• _PROBLEM TO WORK ON_
Span requested from the data below: the line with "Nike Zoom LeBron II Low Akron PE on eBay" through the line with "ガソリンスタンドの洗車場です。やっぱりレプソル!", both included. Give only these lines again, exactly, and leave every picture out.
(ENTRIES SHOWN)
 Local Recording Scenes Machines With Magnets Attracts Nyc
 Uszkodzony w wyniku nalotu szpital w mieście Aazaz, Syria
(End ENTRIES SHOWN)
(ENTRIES SHOWN)
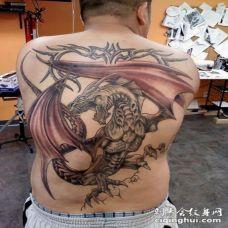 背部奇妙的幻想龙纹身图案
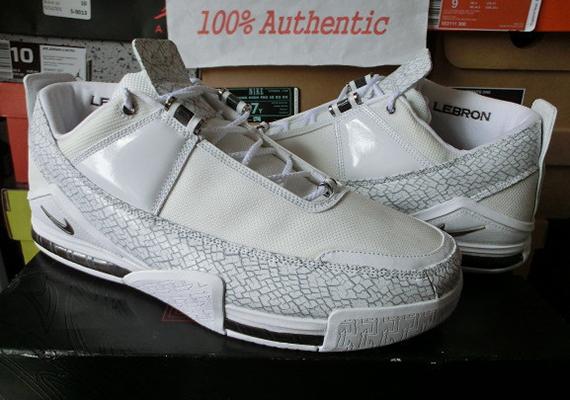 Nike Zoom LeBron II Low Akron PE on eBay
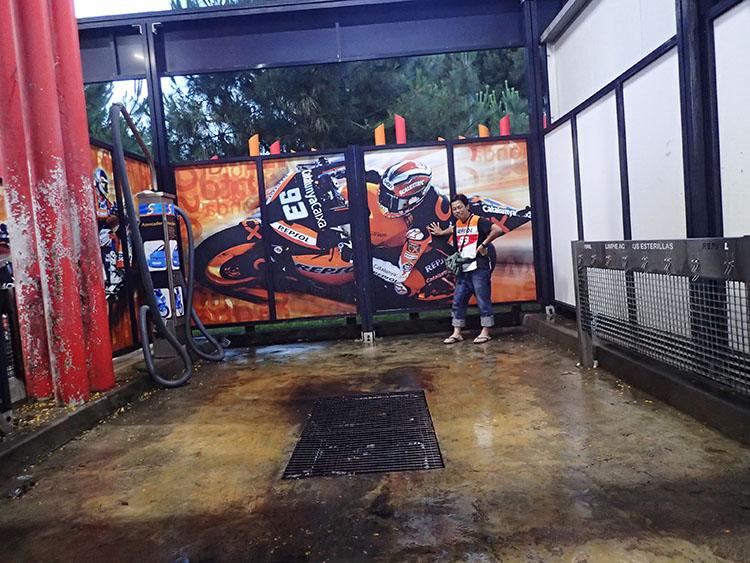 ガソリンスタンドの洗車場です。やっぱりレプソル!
(End ENTRIES SHOWN)
(ENTRIES SHOWN)
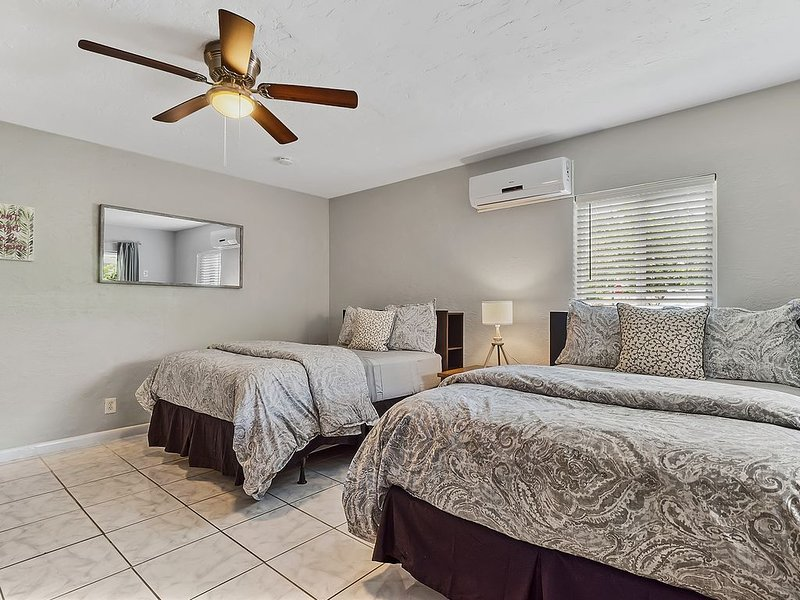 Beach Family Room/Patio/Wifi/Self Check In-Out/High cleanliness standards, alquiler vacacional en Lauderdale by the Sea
(End ENTRIES SHOWN)
• _ANSWER SECTION_
 Nike Zoom LeBron II Low Akron PE on eBay
 ガソリンスタンドの洗車場です。やっぱりレプソル!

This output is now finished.